**Tasks to carry out**
1. Set down word for word everything in the school meals article from "Bill sponsor state" down to "sponsors are Democrats.".
2. According to the school meals article, why did the Senate Education Committee hold off on voting on Senate Bill 87? Answer in one to three sentences.

──────── Source extract ────────

A broad coalition of nutritionists and farmers, parents and teachers wants to see Colorado continue this benefit into the future.

“This is an incredible opportunity for our kids to continue to get access to meals and not have to worry about whether or not their families can afford it or whether or not their families have applied for assistance,” said Taylor Hubbard, an elementary parent from Bellvue in northern Colorado. “It’s just one less worry.”

But Colorado lawmakers of both parties have concerns about the cost of the proposal — an estimated $118 million a year — when the state has many other unmet education needs. After more than two hours of testimony Wednesday, the Senate Education Committee delayed a vote on Senate Bill 87 so the sponsors can look for ways to lower the cost.

Bill sponsor state Sen. Brittany Pettersen, a Lakewood Democrat, said she’s confident Colorado lawmakers can prioritize the money to feed many more children than it did before the pandemic. But she and fellow bill sponsors plan to introduce amendments that would lower the cost, possibly excluding some districts with a greater number of higher-income families.

The bill is also sponsored by state Sen. Rhonda Fields of Aurora and state Reps. Serena Gonzalez-Guitierrez of Denver and Dafna Michaelson Jenet of Commerce City. All of the prime sponsors are Democrats.

──────── Dataset entries ────────

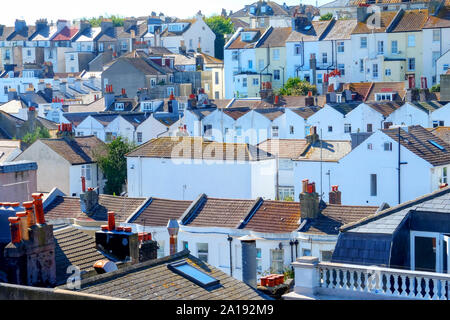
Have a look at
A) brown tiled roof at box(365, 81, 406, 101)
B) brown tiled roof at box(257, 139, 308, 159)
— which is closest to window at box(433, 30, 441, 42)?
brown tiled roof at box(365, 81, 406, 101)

────────

**Expected outputs**
1.
Bill sponsor state Sen. Brittany Pettersen, a Lakewood Democrat, said she’s confident Colorado lawmakers can prioritize the money to feed many more children than it did before the pandemic. But she and fellow bill sponsors plan to introduce amendments that would lower the cost, possibly excluding some districts with a greater number of higher-income families.

The bill is also sponsored by state Sen. Rhonda Fields of Aurora and state Reps. Serena Gonzalez-Guitierrez of Denver and Dafna Michaelson Jenet of Commerce City. All of the prime sponsors are Democrats.

2. The committee delayed the vote so the bill's sponsors could look for ways to lower its cost. Lawmakers of both parties were concerned about the estimated $118 million a year when the state has many other unmet education needs.